PROBLEM TO SOLVE
Each line of the data below that holds the word "States" is to be reported in full.

━━━━━ DATA LISTING ━━━━━

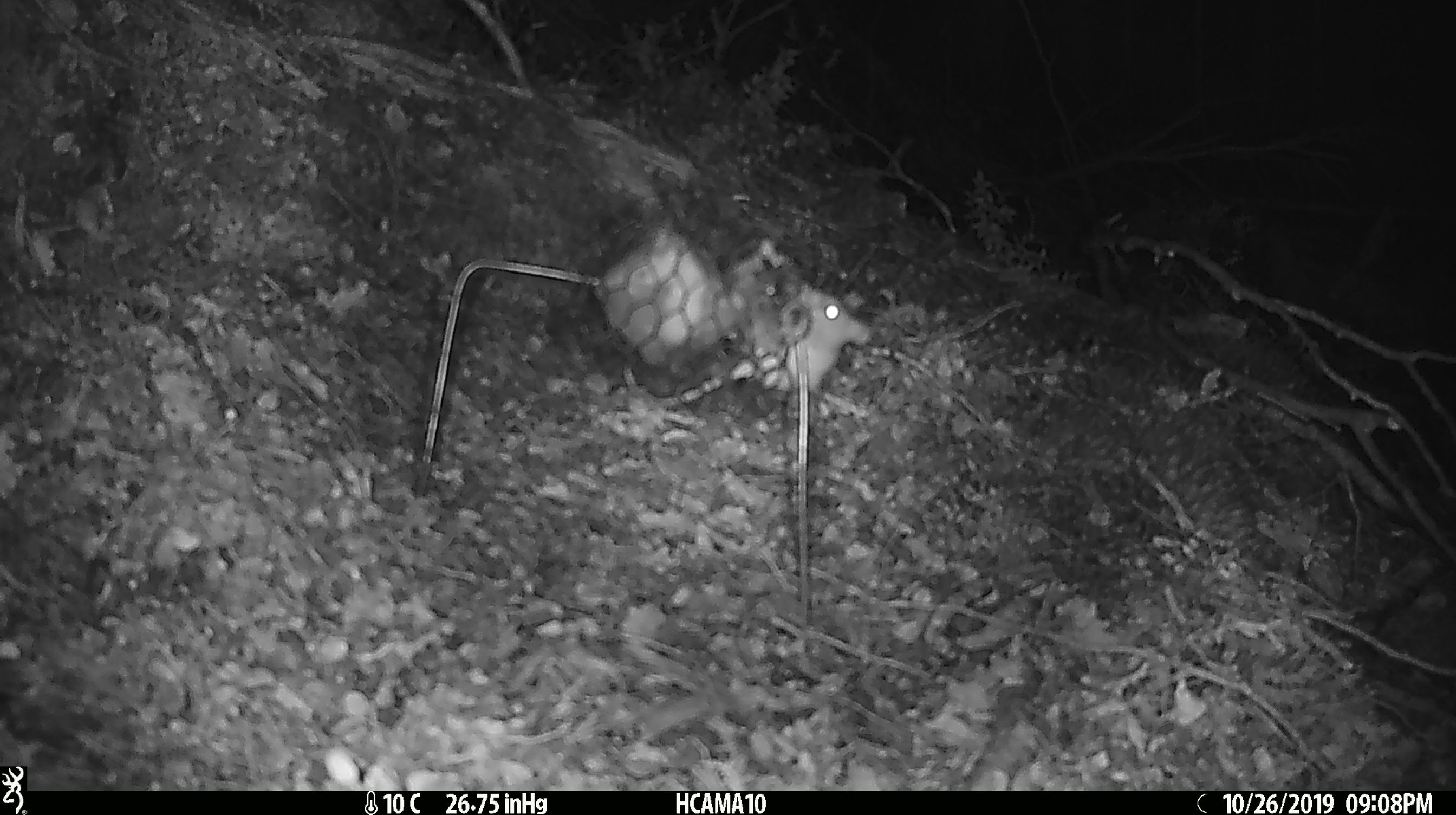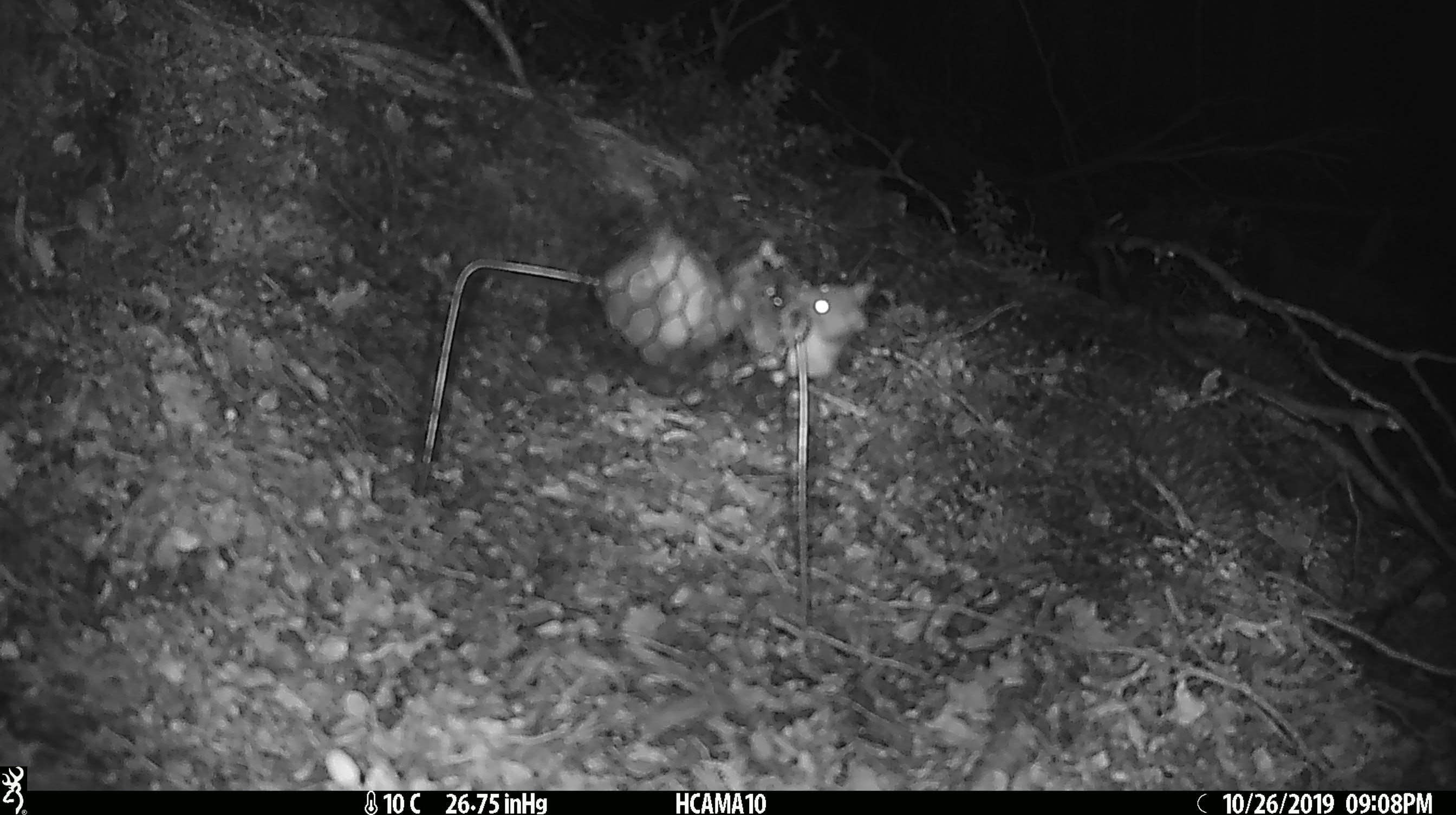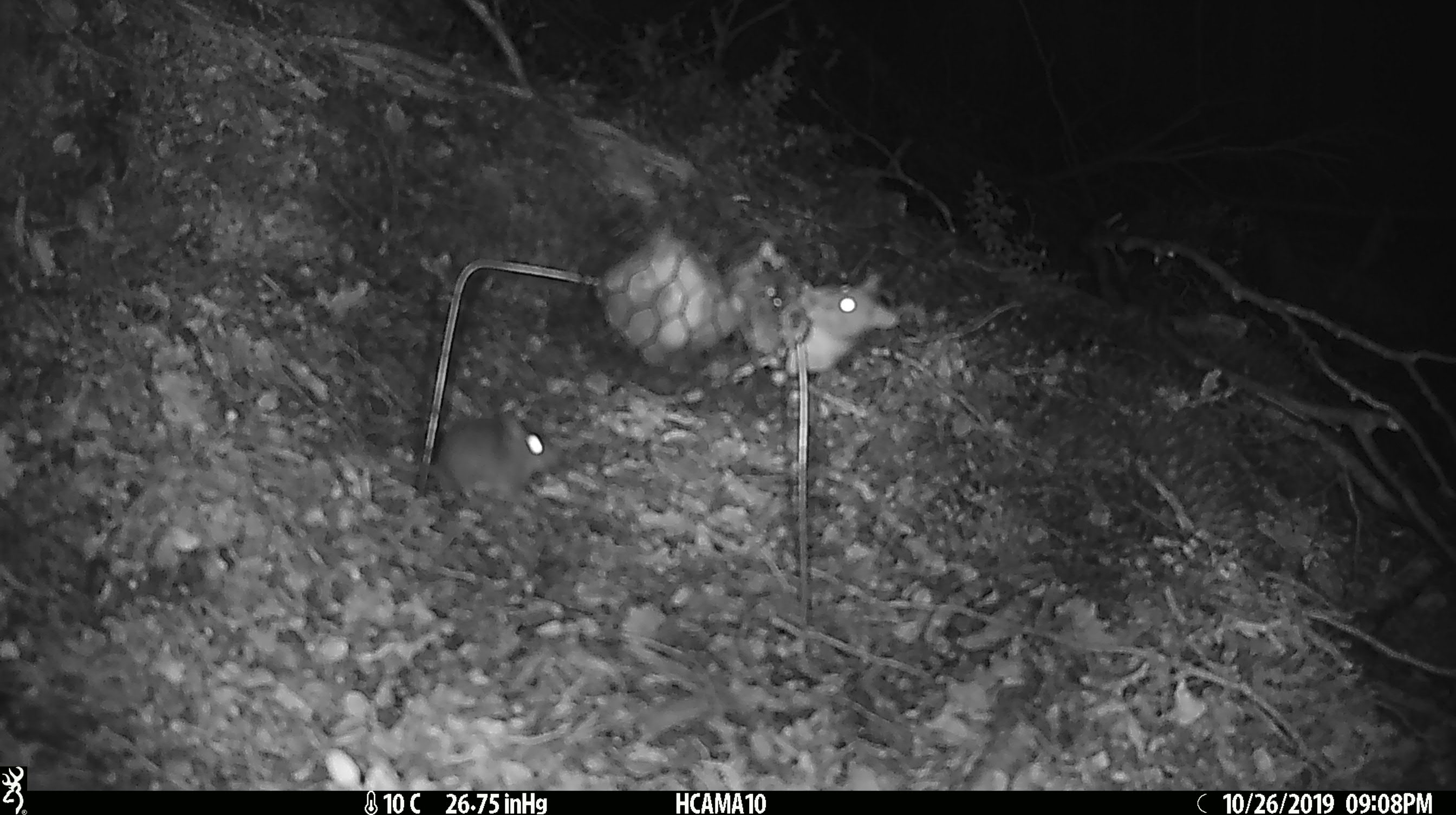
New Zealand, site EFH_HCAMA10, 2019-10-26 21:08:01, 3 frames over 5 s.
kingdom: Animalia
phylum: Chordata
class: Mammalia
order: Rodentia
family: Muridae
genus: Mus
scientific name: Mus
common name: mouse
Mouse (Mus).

━━━━━
━━━━━ DATA LISTING ━━━━━

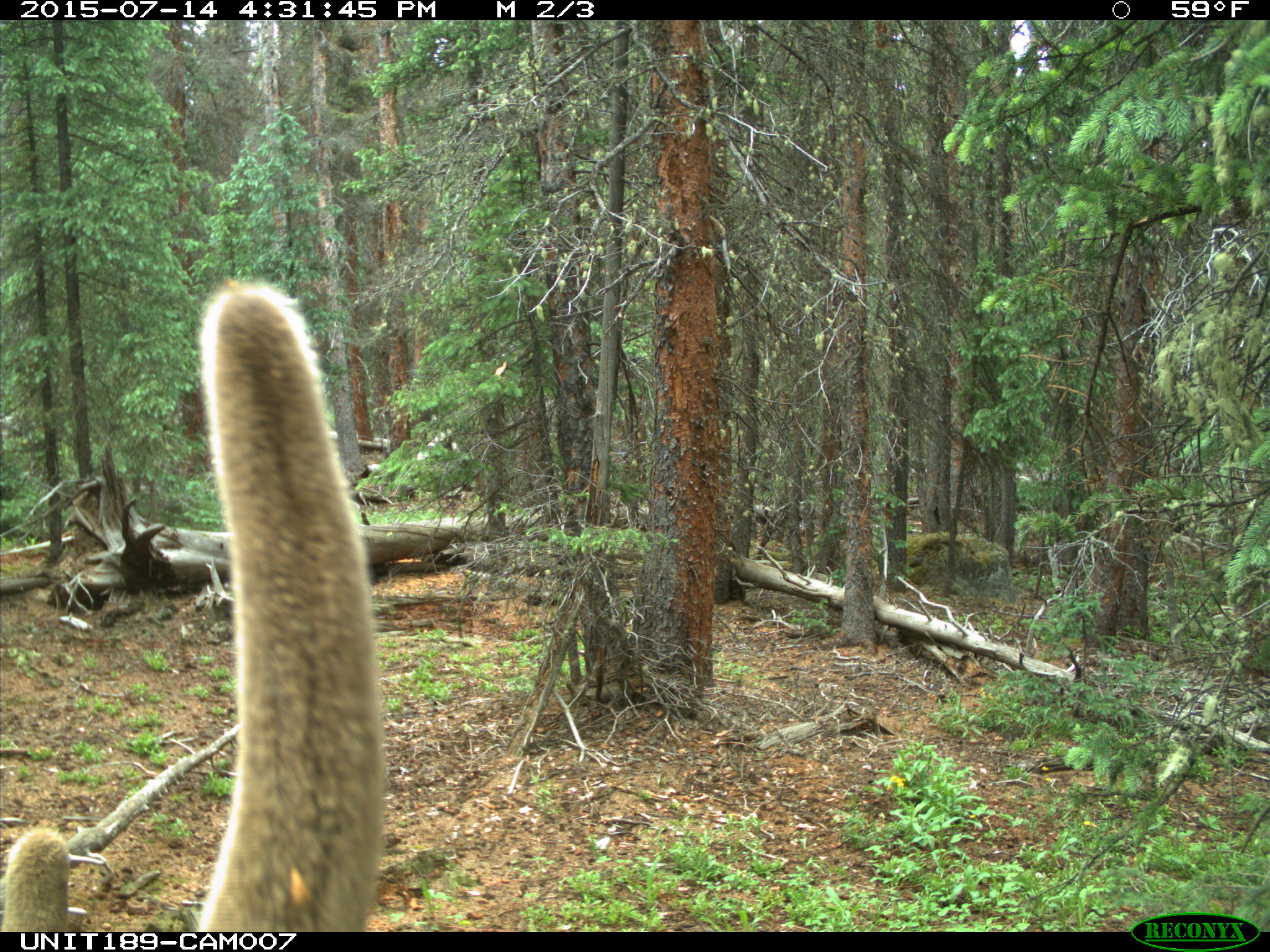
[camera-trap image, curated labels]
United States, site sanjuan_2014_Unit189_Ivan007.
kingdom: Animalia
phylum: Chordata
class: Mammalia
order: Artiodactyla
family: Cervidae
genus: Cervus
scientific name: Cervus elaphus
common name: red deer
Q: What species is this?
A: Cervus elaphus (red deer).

━━━━━
━━━━━ DATA LISTING ━━━━━

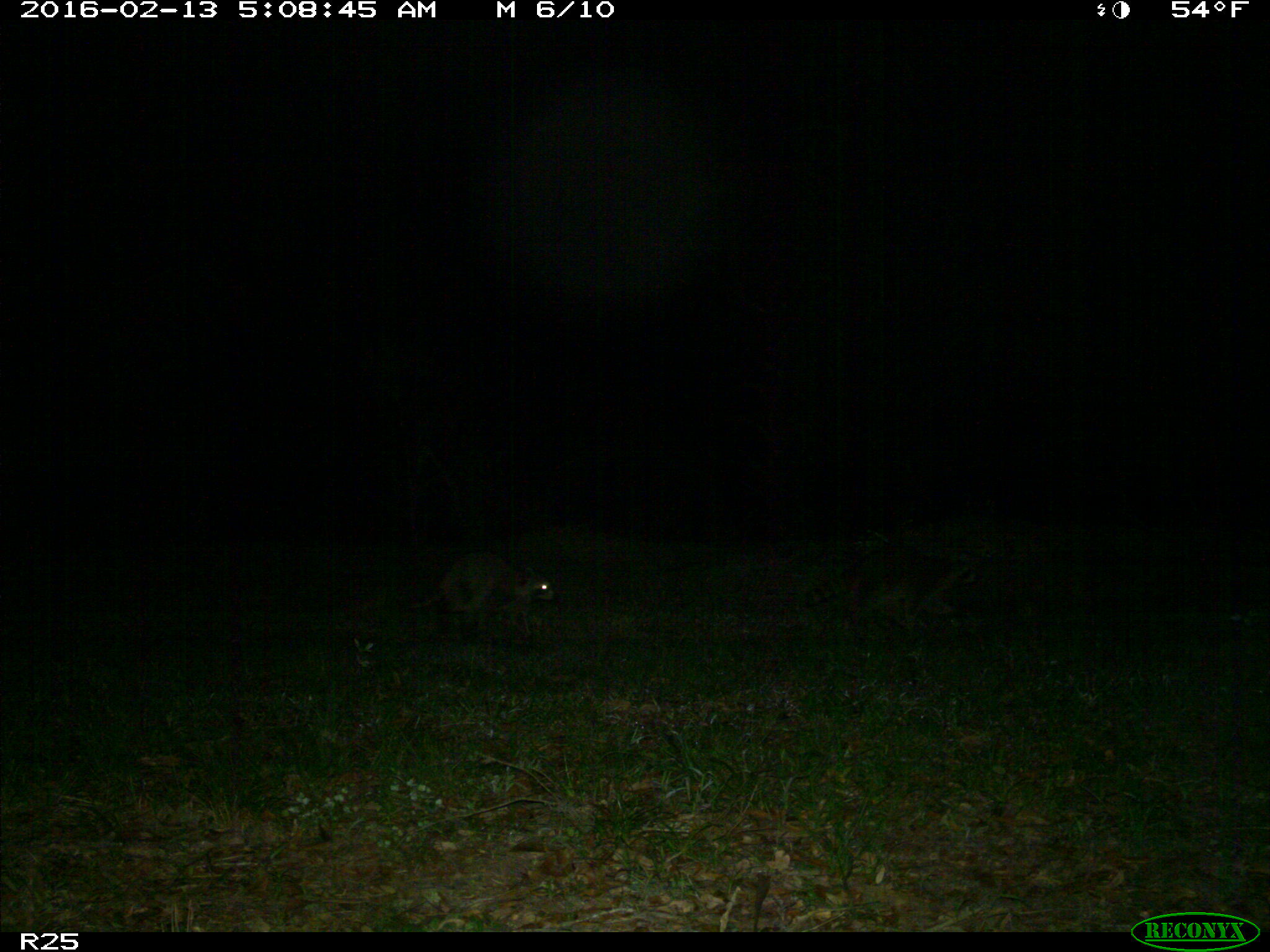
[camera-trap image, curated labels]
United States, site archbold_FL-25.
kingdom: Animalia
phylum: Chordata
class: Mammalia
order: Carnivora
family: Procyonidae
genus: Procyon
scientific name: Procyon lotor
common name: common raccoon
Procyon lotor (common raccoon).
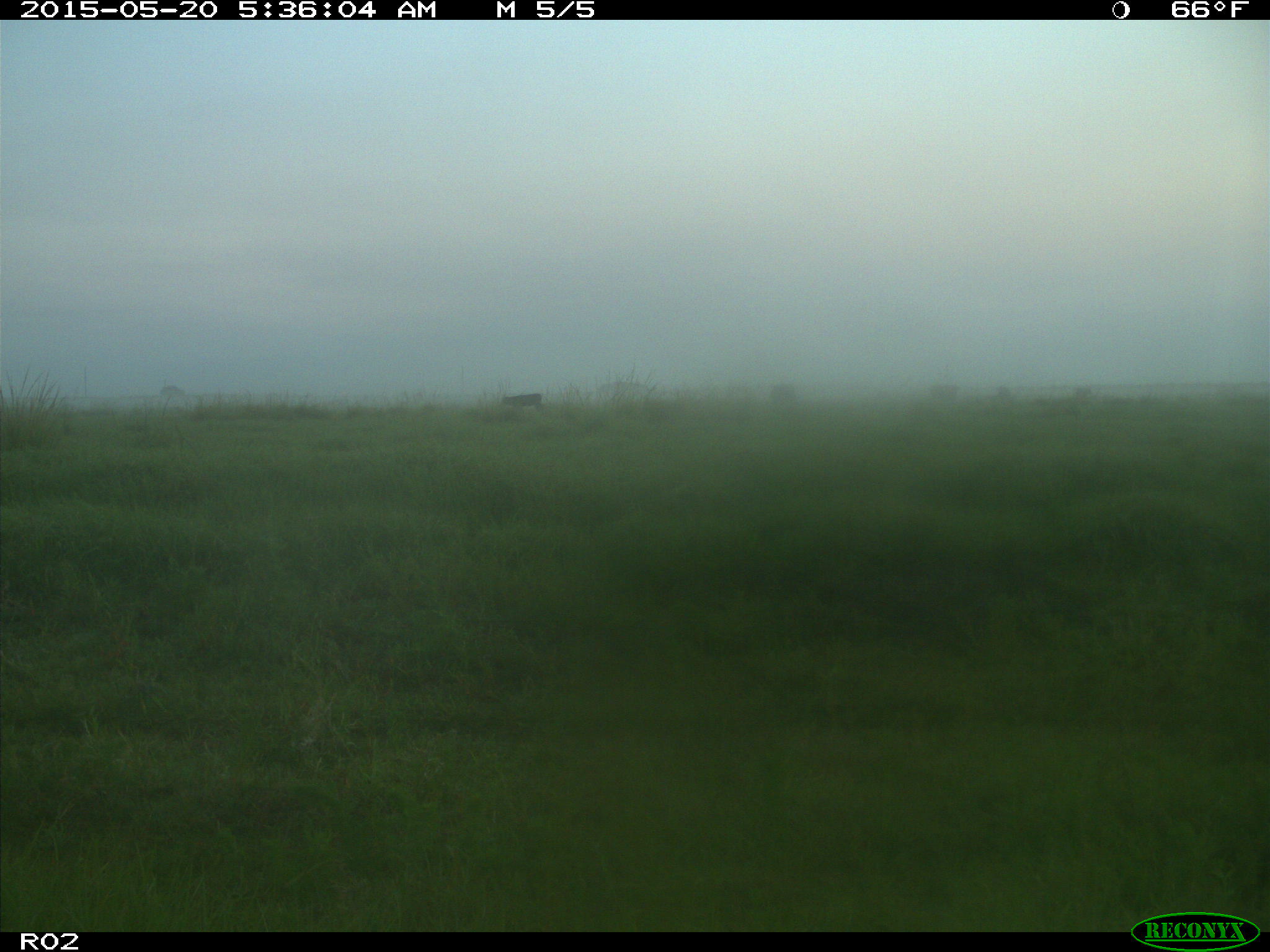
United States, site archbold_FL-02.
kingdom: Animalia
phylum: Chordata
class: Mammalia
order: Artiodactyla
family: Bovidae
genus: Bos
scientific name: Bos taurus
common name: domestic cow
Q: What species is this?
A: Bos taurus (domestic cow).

━━━━━

EXERCISE OUTPUT
United States, site sanjuan_2014_Unit189_Ivan007.
United States, site archbold_FL-25.
United States, site archbold_FL-02.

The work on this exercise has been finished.